LA CALLE ES MI CASA
Invariablemente,
todos los días desayuna
un brick de vino blanco
-tan blanco como algún rayo de luz
que aún pudiera quedar en su alma-
o de vino negro
-que es el color de su presente-.
No le importa que miren
cómo se arroja al vacío
de una mente cansada
en la que triunfa el olvido.
Olvidar es mejor que vivir.
Es mejor una borrachera que la realidad.
A fin de cuentas,
la dignidad y la esperanza se fugaron juntas
para nunca regresar.
La añoranza se presenta, a veces,
y reclama la presencia
-y la repetición si fuese posible-
de los pocos momentos felices
que consiguió ahorrar en su vida.
Sólo tiene pasado.
El presente está difuminado
y huele a suciedad y a vino.
No se ducha desde hace casi un mes.
Cuando la cordura se lo recuerda
la espanta rápidamente
porque sólo le trae reproches.
Vivir es un verbo que no usa.
Amar está descatalogado.
Llorar sólo de noche y a escondidas.
Reír está en paradero desconocido.
Confiar murió hace tiempo.
Morir es el más aclamado.
“La vida no es fácil
para quien quiere una vida fácil”,
pensó con el primer trago.
“No me gusta la vida”, dijo con el segundo.
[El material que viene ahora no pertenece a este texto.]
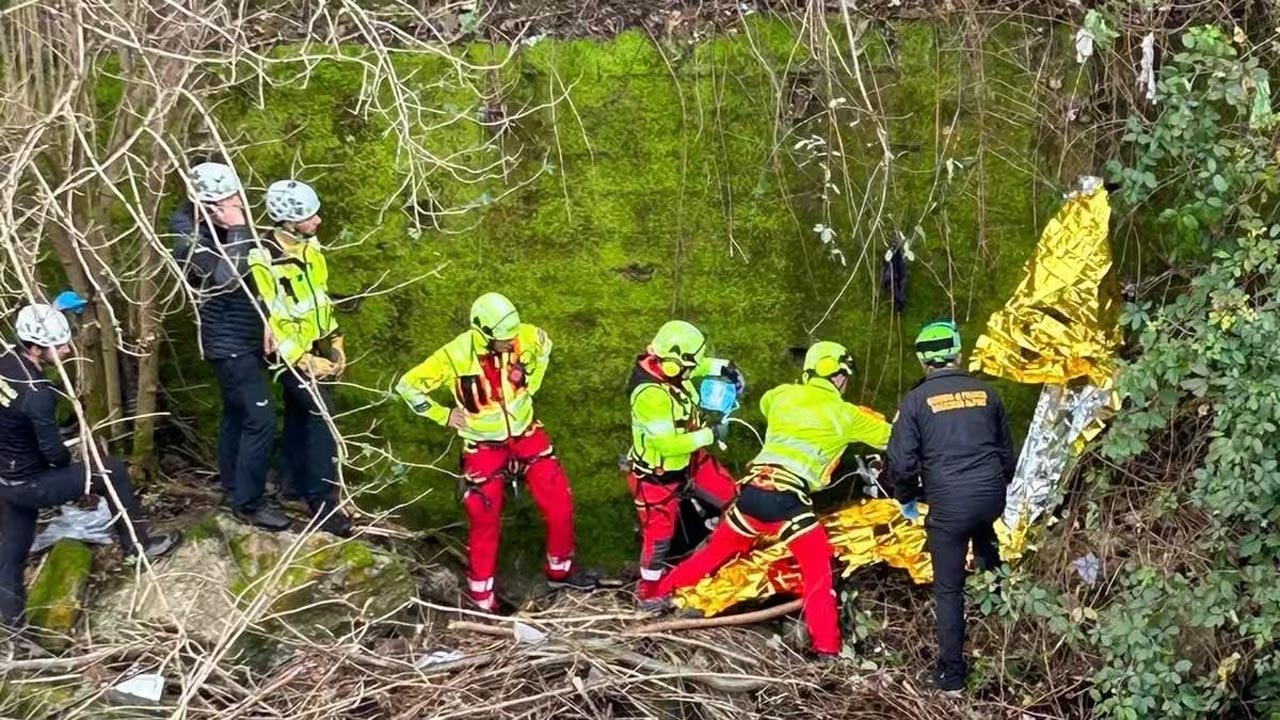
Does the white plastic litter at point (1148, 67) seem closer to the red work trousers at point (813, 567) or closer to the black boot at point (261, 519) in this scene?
the red work trousers at point (813, 567)

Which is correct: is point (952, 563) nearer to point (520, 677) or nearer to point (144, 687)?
point (520, 677)

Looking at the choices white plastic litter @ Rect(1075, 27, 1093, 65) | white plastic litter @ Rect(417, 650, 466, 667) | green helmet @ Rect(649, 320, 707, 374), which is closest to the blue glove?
white plastic litter @ Rect(417, 650, 466, 667)

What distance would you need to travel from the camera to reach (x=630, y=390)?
695 centimetres

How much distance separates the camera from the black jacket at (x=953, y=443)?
19.0ft

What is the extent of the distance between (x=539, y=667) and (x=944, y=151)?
324 centimetres

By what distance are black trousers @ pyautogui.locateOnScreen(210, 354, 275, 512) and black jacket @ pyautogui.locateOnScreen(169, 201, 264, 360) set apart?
0.08 metres

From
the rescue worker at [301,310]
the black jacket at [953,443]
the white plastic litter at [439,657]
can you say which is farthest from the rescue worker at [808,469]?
the rescue worker at [301,310]

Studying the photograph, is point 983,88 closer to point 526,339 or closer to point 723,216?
point 723,216

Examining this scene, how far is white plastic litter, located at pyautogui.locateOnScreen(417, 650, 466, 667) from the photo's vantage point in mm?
6098

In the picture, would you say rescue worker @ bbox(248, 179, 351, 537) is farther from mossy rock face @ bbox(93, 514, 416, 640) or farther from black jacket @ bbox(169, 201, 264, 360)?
mossy rock face @ bbox(93, 514, 416, 640)

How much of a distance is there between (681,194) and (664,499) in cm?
157

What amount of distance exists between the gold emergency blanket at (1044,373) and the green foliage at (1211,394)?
0.24 meters

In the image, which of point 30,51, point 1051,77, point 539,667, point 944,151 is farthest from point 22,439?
point 1051,77

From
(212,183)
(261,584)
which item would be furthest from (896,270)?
(261,584)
“¿Dónde estás, madre”, añoró en el penúltimo.
“¿Por qué me he abandonado?”,
preguntó en voz alta.
Nadie contestó.
“La calle es mi casa”.
No lo pronunció, sólo lo pensó en voz baja,
tan baja que apenas él lo oyó,
pero era un desafío a los transeúntes.
“Os permito entrar en mi casa
y andar por ella”, dijo.
Era un pensamiento tambaleante,
como él.
Un pensamiento huérfano
y no uno de aquellos que antes manaban
a borbotones
de la portentosa mente
de la que alguna vez disfrutó.
“La vida”, dijo,
y cayó profundamente dormido
en el pozo de otra nueva borrachera.